That's also why all sorts of initiatives in places like Africa have often been boneheaded. Someone from an NGO decides that farmers in Africa need tractors, or a water pump, or whatever. So they bring these things to a remote rural village somewhere, thinking that with this tractor, they'll increase agriculture yields and free up children from having to work the fields so they can go to school, and with this water pump, they'll relieve these people of drought. They show the villagers how to drive the tractor, how to turn the water pump on, and so on. So they use these things for a couple months. Something breaks. Nobody knows how to repair the tractor. Nobody has the parts needed to repair the tractor. Nobody has the tools to repair the tractor. Things go back to the way they were and the tractor is left to rust behind a shed somewhere. You need an economic ecosystem (and economies are a part of culture and a reflection of culture) that supports the existence and usefulness of the tractor and that water pump.
But transitioning to that ecosystem can be uncomfortable, even painful, especially when done too rapidly.
There was a big kerfuffle in the D&D community the other day about an artist using AI art tools to augment his drawing in one of the new books. Guy had his whole process documented and just used AI as a final postprocess step. I can’t help but notice how bland the art in D&D books looks vs what I’m seeing daily on AI art groups.
I’ll be glad when the dust settles as it’s really limiting what’s possible since Steam is also outright banning AI art tooling.
The reason AI-generated art looks better to you is because it is cribbing from better (human) artists. Maybe D&D should just hire better artists directly?
Honestly, there are so many places where art absolutely is terrible. If AI generation can make higher quality art more accessible to more areas then it is a huge win.
Our little Dungeons and Dragons campaign has absolutely exploded in quality and storytelling because our DM has been utilizing Midjourney for character tokens for the bad guys. I spent an hour or two on each person in the game’s character portrait with astounding results. It has been like night and day.
There is a 0% chance I’d pay the price this would have been a couple years ago. I can’t even fathom how much this quality of art would cost, probably tens of thousands of dollars.
Before the DM would just hunt and peck around for online images that sorta matched what he was going for, mostly rudimentary pencil drawings with some color fills.
To me the dream is saying “Elmo is king of a Mad Max style castle, please write a story and generate art assets” and in front of you on the tabletop your Apple Vision Pro tiles out a whole dungeon, does voices, you can go in and inspect and interrogate the pieces and make tweaks to get it just right.
> our DM has been utilizing Midjourney for character tokens for the bad guys
I don't think, in all my years of role playing, I've _ever_ seen an image of one of the NPCs in our stories; at least outside of the rare store-bought adventures. Or, at least that I can recall, an image of _anything_ in our campaigns. Everything was verbally described.
I wasn't even aware people generated pictures for home-grown adventures/campaigns.
When I was playing (about a decade ago) we made heavy use of static images. A few people drew their characters, others pulled images from online, and our DM would always flash an image of whatever boss we were about to encounter. These were all intended to be rough approximations, and were typically shared with deviations, e.g. "my character looks like this guy, but he uses a staff instead of a longsword, and he has a lot more hair!" My girlfriend plays with some artist friends, and they regularly doodle their character's escapades.

◆ Requirements
1. Do these statements agree with the source text? Answer yes or no for each, quoting the words that decide it. (a) In the tractor example, the villagers lacked the parts to fix the machine. (b) Steam permits AI art tooling. (c) The commenter who played about a decade ago says their group used no images.
2. According to the source text, what did the DM do for images before using Midjourney?
3. Why, according to the source text, does the tractor brought to the village end up left to rust behind a shed?
The records that come after the source text aren't needed here.

◆ Data listing
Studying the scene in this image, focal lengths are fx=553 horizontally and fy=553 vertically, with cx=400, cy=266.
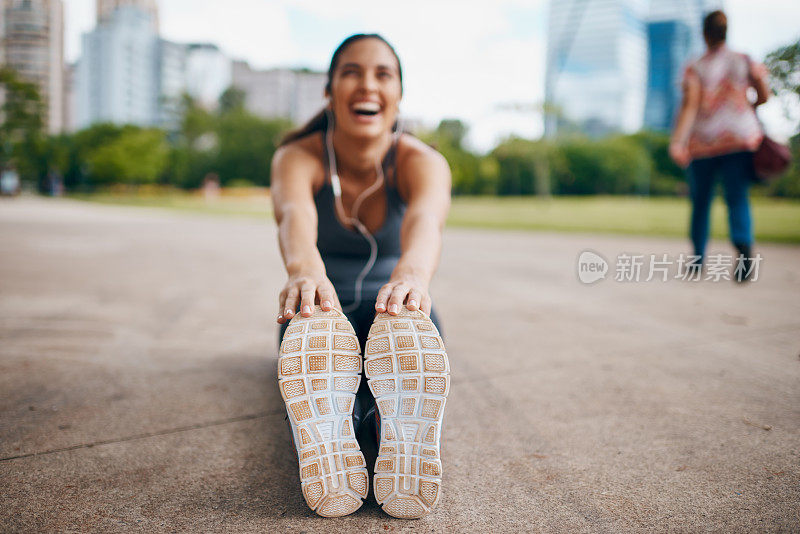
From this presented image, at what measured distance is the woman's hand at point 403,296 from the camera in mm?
1321

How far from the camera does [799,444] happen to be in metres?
1.60

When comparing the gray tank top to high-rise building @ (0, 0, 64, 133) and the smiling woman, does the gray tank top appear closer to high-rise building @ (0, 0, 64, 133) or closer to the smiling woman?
the smiling woman

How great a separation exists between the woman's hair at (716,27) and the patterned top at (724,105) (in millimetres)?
74

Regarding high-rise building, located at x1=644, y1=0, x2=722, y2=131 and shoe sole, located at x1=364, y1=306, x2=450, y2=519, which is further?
high-rise building, located at x1=644, y1=0, x2=722, y2=131

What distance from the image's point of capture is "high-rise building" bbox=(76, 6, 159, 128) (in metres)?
89.8

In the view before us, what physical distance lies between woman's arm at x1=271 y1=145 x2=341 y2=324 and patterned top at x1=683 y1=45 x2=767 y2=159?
324 cm

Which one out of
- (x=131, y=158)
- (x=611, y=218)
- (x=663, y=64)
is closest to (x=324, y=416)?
(x=611, y=218)

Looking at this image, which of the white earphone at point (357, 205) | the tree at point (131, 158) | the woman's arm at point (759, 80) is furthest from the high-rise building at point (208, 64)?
the white earphone at point (357, 205)

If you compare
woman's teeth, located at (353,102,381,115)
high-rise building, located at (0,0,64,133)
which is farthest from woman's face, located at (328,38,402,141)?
high-rise building, located at (0,0,64,133)

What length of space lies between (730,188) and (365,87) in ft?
10.6

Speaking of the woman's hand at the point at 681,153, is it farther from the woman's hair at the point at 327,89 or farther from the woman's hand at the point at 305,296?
the woman's hand at the point at 305,296

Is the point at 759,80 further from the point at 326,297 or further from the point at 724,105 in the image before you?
the point at 326,297

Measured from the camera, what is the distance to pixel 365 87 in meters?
1.74

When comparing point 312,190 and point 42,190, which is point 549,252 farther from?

◆ Worked answers
1.
(a) Yes: "Nobody has the parts needed to repair the tractor."
(b) No: "Steam is also outright banning AI art tooling."
(c) No: "we made heavy use of static images."

2. He hunted and pecked around for online images that sort of matched what he was going for, mostly rudimentary pencil drawings with some color fills.

3. After a couple of months something breaks, and nobody knows how to repair the tractor or has the parts or tools to do it. The text says this happens because there is no economic ecosystem that supports the existence and usefulness of the tractor.